PROVIDED TEXT
-------------------------

1. Tesco


Tesco was founded in 1919 by Jack Cohen, the son of a Polish immigrant from Łódź who worked as a tailor in Whitechapel. The supermarket giant started its life as a collection of market stalls, and the first store opened in 1931. By 1939, there were over 100 stores in the UK. Now there are approximately 94,928,088*. If not more.
*OK this is an exaggeration. But there are loads.
2. Fish and chips

3. Chicken Cottage


This majestic icon of London life wouldn't exist if it wasn't for the influential British-Pakistani businessman Mohammed Khalid, who founded the halal franchise chain in 1994, much to the delight of drunk people and teenagers who were tired of KFC. Oh, and Ed Sheeran, who took Justin Bieber to his local Chicken Cottage for some pre-awards ceremony grub in 2011. You have very good taste, Mr Sheeran.
4. Ribena and Horlicks


Ribena and Horlicks are both manufactured and promoted by pharmaceutical behemoth GlaxoSmithKline, part of which was originally Burroughs Wellcome & Co., a successful home remedies company founded in London in 1880 by two American expat pharmacists, Henry Wellcome and Silas Burroughs. So raise your glass or mug to them the next time you enjoy a fruity cordial/slightly weird milk beverage.
5. Fray Bentos pies


Yes, it's a tinned pie, and yes, it's a vital staple of British life, especially if you're a student, drunk, or both. Fray Bentos grew out of the very functionally named Liebig's Extract of Meat Company, which was founded in London by German chemist Justus von Liebig in 1865. They specialised in wringing every single usable portion of meat out of a cow (yum!), and also made Oxo cubes, Bovril, and corned beef.
6. Marks and Spencer


This most quintessentially British of retailers was actually founded by Michael Marks, a Polish Jewish refugee from Russia. He emigrated to England in 1882 and moved to Leeds, where he rented an area in a covered market and sold goods that only cost a penny (the original Poundland, if you will). It was extremely successful, local investor Thomas Spencer later came on board, and the rest is food porn history.

-------------------------

EXERCISE DATA
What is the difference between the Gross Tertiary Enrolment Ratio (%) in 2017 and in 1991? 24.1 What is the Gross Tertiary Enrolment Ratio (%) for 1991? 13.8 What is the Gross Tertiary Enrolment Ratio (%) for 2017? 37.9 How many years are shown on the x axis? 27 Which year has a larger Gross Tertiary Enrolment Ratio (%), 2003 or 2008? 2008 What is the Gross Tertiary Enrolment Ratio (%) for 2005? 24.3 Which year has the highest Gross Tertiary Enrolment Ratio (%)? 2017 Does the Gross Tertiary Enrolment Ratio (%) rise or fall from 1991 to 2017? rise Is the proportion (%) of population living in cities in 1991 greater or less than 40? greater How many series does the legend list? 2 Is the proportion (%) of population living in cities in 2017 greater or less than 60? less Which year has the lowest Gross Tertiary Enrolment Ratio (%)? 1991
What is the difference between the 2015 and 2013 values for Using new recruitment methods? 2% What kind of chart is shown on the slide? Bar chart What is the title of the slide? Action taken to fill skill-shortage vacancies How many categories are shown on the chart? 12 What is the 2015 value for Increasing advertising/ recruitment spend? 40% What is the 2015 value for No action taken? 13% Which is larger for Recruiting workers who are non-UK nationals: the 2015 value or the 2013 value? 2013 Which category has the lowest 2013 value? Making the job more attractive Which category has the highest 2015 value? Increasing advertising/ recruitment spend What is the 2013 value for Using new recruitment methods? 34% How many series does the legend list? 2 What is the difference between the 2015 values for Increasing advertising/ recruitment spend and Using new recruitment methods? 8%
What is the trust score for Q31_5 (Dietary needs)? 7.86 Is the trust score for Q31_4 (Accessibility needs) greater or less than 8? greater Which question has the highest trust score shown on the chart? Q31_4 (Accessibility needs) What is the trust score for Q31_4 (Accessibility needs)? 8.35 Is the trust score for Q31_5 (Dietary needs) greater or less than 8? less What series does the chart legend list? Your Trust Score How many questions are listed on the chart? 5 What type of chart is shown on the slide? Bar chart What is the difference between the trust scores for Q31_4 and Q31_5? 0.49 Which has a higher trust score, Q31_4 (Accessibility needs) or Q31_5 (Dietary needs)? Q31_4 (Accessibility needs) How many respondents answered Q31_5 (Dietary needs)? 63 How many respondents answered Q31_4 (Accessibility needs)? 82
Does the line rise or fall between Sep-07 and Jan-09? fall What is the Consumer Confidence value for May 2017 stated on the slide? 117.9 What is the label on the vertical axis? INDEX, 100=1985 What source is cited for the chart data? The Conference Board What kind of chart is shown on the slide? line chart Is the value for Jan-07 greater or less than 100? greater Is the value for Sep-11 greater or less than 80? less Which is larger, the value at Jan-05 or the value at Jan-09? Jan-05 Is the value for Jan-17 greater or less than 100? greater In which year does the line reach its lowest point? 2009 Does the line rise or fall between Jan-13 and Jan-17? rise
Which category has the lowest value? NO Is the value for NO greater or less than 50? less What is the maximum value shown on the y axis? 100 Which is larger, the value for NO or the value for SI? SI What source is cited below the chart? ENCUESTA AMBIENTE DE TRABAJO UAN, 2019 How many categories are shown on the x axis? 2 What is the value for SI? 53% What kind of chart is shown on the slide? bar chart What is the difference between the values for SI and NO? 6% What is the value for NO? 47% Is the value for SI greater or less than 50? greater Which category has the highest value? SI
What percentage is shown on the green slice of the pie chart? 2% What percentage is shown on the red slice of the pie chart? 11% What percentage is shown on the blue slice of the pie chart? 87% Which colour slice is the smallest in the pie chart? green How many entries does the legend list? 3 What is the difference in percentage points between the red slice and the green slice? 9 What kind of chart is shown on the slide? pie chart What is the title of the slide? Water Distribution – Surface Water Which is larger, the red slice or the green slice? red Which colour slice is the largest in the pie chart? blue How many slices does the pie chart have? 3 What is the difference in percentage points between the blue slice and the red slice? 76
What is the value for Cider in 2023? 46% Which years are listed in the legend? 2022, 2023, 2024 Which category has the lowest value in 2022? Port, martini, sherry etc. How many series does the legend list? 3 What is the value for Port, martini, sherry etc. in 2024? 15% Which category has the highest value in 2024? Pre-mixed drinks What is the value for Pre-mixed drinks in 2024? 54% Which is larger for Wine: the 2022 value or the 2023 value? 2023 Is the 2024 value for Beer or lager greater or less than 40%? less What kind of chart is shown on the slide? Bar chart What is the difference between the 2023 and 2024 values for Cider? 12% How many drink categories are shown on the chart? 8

-------------------------

EXERCISES TO COMPLETE
A – Can you reproduce, word for word, the part of the British brands list that opens with the words containing "This most quintessentially" and closes with "food porn history."?
B – Can you carry on the British brands list from where it stops?

ANSWERS BY ITEM NUMBER
A –
This most quintessentially British of retailers was actually founded by Michael Marks, a Polish Jewish refugee from Russia. He emigrated to England in 1882 and moved to Leeds, where he rented an area in a covered market and sold goods that only cost a penny (the original Poundland, if you will). It was extremely successful, local investor Thomas Spencer later came on board, and the rest is food porn history.

B –
7. Topshop


Topshop is part of the Burton group, which was founded by Lithuanian Jewish refugee Meshe Osinsky (later Sir Montague Maurice Burton), who fled to Britain in 1900 to escape the Russian pogroms. By 1903, he'd taught himself English and set up an outfitters in Manchester that went from strength to strength, despite the skirts-over-trousers trend of the early '00s that we won't talk about ever again.
8. Patak's
9. Caffè Nero


OK, hold on to your hats. Caffè Nero might bill itself as "The Italian Coffee Co.", but the third-largest coffee chain in the UK was actually founded in 1997 by American immigrant Gerry Ford, an ex-Oxford Uni student who presumably got fed up with not being able to get decent coffee in the UK. Can you imagine a version of Britain without the humble joy of a completed Nero loyalty card? It doesn't bear thinking about.
10. Cobra beer

11. Rimmel cosmetics


Rimmel was founded by French immigrant Eugène Rimmel, who moved to Britain in 1820 when his dad accepted an invitation to manage a perfume shop in London. Rimmel took to the beauty profession like a duck to water, and Rimmel Cosmetics was born in 1834. So if Rimmel wants to be be 100% accurate, it should really say that its products give you the "bearded French-born British perfumer look".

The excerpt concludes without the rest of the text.